Saturday, July 8, 2017

EBC-46, sourced from the Australian rainforest, that has been shown to cure various types of cancers


In 2014 news spread about a miracle berry extract called EBC-46, sourced from the Australian rainforest, that has been shown to cure various types of cancers including breast and prostate in humans and animals.
Scientists at QIMR Berghofer Medical Research Institute in Queensland have used an experimental drug produced from the seeds of the rainforest plant, Blushwood tree (Hylandia Dockrillii), which exclusively grows in far north Queensland, to cure solid cancer tumours in pre-clinical trials.
Already the drug has been used to successfully destroy or shrink tumours in pets and animals – including dogs, cats and horses and even Tasmanian Devils, while human trials are imminent.’
These results were discovered in an eight-year study led by Dr. Glen Boyle, from the QIMR Berghofer medical research institute in Brisbane. In 75% of cases, the cancer never returns. There were no side effects, and the compounds started working in five minutes, making cancerous melanoma and neck tumors disappear in a matter of days.

Excerpted data:
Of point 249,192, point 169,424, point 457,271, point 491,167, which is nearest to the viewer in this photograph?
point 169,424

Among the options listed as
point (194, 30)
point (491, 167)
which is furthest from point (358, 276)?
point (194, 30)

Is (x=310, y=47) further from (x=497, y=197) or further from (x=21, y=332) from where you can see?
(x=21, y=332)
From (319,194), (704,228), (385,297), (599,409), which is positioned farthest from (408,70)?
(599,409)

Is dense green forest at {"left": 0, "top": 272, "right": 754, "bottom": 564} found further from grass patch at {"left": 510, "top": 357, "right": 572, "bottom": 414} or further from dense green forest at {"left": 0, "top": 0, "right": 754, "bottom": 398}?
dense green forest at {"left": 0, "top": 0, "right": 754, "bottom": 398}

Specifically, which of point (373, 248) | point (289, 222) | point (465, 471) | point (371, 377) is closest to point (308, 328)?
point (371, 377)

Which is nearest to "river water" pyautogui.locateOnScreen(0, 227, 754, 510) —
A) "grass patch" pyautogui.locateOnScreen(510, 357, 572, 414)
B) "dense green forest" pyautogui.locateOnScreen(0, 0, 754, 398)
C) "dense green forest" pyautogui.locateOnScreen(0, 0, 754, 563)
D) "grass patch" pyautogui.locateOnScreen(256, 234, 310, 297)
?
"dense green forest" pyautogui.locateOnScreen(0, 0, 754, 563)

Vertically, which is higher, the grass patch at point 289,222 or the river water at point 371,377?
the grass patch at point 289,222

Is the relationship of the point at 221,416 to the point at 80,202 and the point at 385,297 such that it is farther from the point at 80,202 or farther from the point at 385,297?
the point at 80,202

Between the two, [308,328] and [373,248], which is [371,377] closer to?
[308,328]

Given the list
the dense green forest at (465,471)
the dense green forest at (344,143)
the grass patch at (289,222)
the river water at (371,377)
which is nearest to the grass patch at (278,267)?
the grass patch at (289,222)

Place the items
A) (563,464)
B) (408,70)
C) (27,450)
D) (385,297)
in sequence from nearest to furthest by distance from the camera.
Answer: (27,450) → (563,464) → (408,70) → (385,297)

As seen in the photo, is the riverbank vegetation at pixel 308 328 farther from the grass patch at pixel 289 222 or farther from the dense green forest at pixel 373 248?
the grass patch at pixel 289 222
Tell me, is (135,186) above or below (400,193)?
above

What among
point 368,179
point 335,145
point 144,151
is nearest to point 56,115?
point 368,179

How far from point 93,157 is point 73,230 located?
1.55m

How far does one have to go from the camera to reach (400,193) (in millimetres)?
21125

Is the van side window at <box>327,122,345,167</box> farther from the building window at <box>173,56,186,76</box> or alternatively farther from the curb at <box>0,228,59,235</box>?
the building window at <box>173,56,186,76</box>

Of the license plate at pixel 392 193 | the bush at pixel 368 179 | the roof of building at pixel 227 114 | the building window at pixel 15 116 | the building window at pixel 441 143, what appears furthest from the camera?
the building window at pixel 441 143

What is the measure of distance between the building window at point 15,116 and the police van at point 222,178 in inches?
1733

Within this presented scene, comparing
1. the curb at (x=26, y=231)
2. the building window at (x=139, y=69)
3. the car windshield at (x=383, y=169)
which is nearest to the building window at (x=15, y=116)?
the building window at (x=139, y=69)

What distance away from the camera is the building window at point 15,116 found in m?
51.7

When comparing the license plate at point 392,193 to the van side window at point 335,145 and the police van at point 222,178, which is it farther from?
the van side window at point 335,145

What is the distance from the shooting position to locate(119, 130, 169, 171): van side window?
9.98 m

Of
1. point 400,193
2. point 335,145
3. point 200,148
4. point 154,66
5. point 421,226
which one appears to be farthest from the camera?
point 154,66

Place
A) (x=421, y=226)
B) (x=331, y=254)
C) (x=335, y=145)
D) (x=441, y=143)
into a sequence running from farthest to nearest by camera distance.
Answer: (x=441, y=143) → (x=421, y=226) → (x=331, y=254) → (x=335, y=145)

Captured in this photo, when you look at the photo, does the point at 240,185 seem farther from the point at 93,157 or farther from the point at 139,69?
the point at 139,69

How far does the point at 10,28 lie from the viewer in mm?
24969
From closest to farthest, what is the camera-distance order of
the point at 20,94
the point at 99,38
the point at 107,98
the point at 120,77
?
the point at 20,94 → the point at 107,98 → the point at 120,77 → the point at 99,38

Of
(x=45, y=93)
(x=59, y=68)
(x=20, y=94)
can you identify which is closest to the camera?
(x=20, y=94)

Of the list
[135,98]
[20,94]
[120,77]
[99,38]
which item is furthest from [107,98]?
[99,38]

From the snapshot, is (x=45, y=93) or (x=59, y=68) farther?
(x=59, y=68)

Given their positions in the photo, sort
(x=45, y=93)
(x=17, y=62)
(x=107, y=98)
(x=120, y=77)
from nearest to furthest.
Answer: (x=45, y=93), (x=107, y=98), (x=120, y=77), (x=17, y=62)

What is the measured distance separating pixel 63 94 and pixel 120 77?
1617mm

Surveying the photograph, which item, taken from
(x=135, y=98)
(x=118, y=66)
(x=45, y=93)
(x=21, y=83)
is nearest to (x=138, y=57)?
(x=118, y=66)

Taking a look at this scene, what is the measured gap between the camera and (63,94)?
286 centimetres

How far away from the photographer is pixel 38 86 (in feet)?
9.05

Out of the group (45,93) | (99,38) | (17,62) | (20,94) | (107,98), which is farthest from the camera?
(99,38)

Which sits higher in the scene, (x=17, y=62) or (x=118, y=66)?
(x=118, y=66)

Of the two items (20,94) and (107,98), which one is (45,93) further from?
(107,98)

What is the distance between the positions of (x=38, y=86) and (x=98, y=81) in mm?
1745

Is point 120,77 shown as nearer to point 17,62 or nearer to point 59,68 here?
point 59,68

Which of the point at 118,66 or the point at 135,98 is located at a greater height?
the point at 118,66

--

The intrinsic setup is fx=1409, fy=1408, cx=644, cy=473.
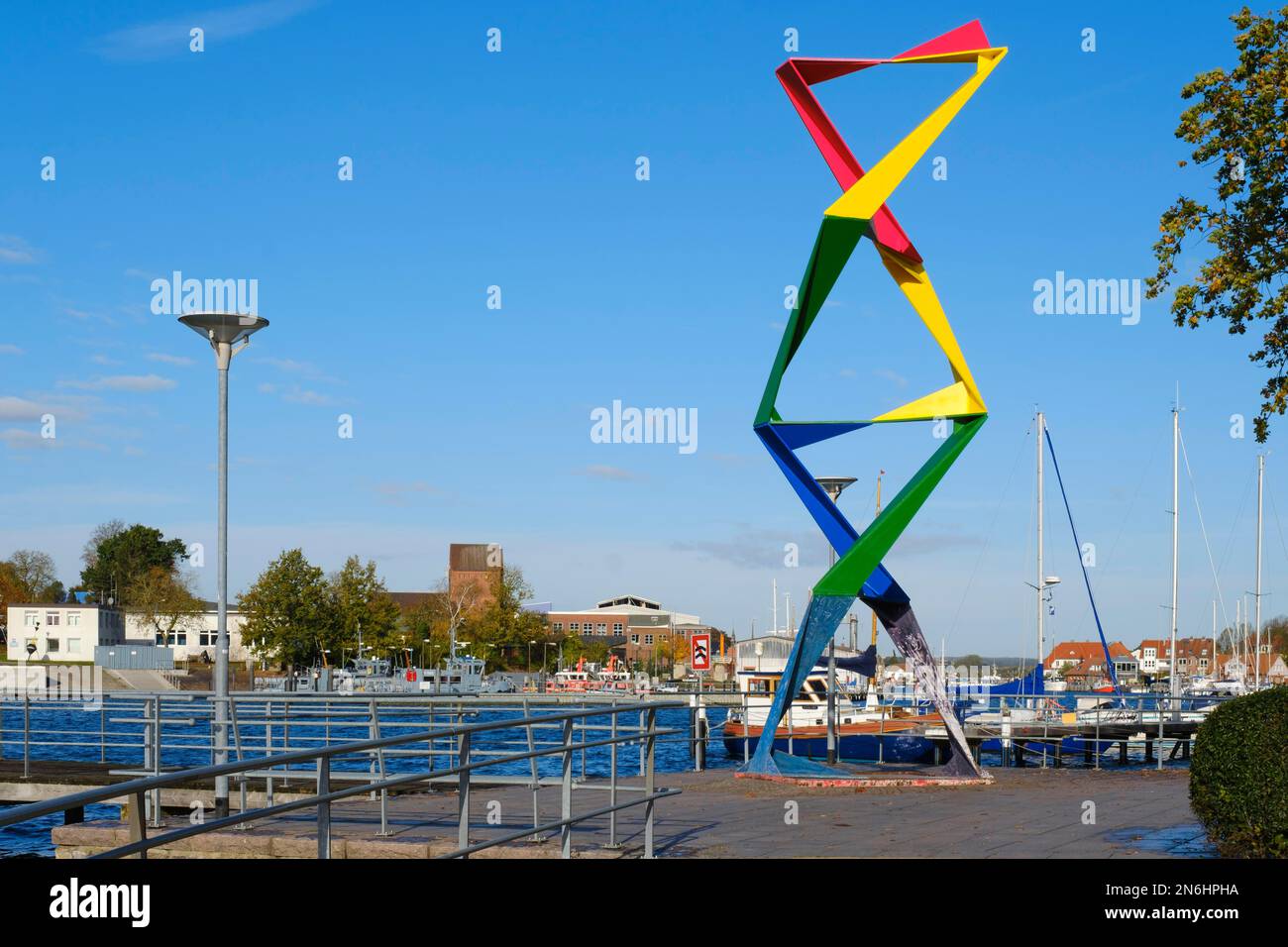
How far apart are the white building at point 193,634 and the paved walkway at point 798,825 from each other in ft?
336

Work order: Write the next part of the passage on the rainforest drug EBC-46, starting after its last sentence. The listing above comes from a different source than the passage on the rainforest drug EBC-46.

Answer to the problem:
This is from an article published byCairns News in 2014:
“It’s a small molecule that actually works with the body to destroy cancer, rather than being a chemo-therapy approach which is acting, in many cases, against the body,” Q-Biotics CEO Victoria Gordon told Nine this week.
Q-Biotics are the company behind this discovery and are now looking to create a drug based treatment out of this:
This is from their website:
QBiotics is an Australian public unlisted life sciences company. We are in the business of development and commercialisation of pharmaceutical products that have the potential to address major health problems for humans and companion animals (dogs, cats and horses). Our products are new chemical entities which we source from Australia’s pristine tropical rainforests.

What Exactly Is EBC-46?

This is from wikipedia:
‘Tigilanol tiglate (USAN), previously known as EBC-46 is an experimental drug candidate being studied pre-clinically by the Australian company Ecobiotics (specifically its drug discovery subsidiary Qbiotics). It was discovered through an automated screening process of natural products by selecting increasingly purified fractions of plant extracts, based on their ability to produce the desired activity profile. This is then followed by artificial synthesis of the isolated compound to confirm its chemical structure. EBC-46 is a phorbol ester which, along with other related compounds, acts as a protein kinase C regulator.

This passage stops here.